# Homework Help: Calc 3 Vectors

1. Sep 5, 2010

### kevin0788

1. The problem statement, all variables and given/known data
Let u= i-3j+2k, v=i+j, and w=2i+2j-4k. Find.
(d)||3u-5v+w||
(e)(1/||w||)*w
(f)||(1/||w||)*w||

2. Relevant equations
||V||=sqrt(v1^2+v2^2+v3^2)

3. The attempt at a solution
ok so for d i did 3(sqrt(1^2-3^2+2^2))-5sqrt(1^2+1^2)+sqrt(2^2+2^2-4^2)
and got 3sqrt(14) -5sqrt(2)+sqrt(8) but i know this is wrong because in the back of the book it says the answer is 2sqrt(37)
and for part e i tried (1/sqrt(2^2+2^2-4^2))*sqrt(2^2+2^2-4^2) and came up with 1/sqrt(32)*sqrt(32) and the back of the book says the answer is 1/sqrt(6)i + 1/sqrt(6)j - 2/sqrt(6)k.
i havent attempted part f yet. i thought it would be better to get part e straightened out first since they are similar. but could somebody point me in the right direction as to what i am doing wrong and maybe explain to me what the difference between part e and part f are. any help would be appreciated. thank you.

2. Sep 5, 2010

### Samuelb88

kevin0788 -

For part d, try computing the vector 3u-5v+w first, then determine the magnitude of the result. The difference between parts e, and d is in part e, you're finding the unit vector of w, and in part d, you're finding the magnitude of the unit vector of w.

- Sam

3. Sep 6, 2010

### HallsofIvy

||au+ bv|| is NOT equal to a||u||+ b||v|! As Samuelb88 said, first find 3u- 5v+ w, then find the norm.

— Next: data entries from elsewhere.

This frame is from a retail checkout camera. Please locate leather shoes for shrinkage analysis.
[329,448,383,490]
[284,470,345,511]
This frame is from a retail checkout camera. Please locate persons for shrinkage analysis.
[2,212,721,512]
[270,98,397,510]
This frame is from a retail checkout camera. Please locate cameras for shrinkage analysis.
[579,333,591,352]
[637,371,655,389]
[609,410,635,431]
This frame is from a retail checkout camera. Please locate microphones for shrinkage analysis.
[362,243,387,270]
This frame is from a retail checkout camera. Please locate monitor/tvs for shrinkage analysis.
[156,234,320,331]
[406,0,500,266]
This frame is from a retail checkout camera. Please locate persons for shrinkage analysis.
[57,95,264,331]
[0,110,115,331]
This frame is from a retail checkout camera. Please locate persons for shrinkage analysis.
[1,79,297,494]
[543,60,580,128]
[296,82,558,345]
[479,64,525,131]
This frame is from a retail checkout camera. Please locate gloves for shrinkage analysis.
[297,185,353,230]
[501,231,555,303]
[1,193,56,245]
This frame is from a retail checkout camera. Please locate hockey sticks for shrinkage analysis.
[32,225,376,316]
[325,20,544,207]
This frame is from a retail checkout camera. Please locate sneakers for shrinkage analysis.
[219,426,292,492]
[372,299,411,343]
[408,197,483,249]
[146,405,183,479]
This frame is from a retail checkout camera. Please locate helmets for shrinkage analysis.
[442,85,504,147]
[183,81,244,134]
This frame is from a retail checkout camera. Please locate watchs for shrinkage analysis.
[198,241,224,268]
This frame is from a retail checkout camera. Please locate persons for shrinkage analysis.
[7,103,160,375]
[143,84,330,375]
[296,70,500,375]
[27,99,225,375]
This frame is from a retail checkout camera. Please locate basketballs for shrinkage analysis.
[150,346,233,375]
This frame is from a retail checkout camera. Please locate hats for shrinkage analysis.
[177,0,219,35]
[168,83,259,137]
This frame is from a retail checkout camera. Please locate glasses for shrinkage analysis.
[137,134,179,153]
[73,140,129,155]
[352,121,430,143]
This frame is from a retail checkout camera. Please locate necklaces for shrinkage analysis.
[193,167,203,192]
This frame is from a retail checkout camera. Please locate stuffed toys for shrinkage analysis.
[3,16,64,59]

No, that would be (1/||w||)||w||. First find 1/||w||= 1/sqrt{2^2+ 2^2+ (-4)^2}= 1/sqrt(24), not 1/sqrt(32), then multiply that number into each component of w.
The result is a vector, not a number.
Yes, after you have found the vector in (e), take its norm. However, it is true that, for a any non-negative number, ||av||= a||v|| so that ||(1/||w||)w||= (1/||w||)||w|| which is exactly what you did for (e)!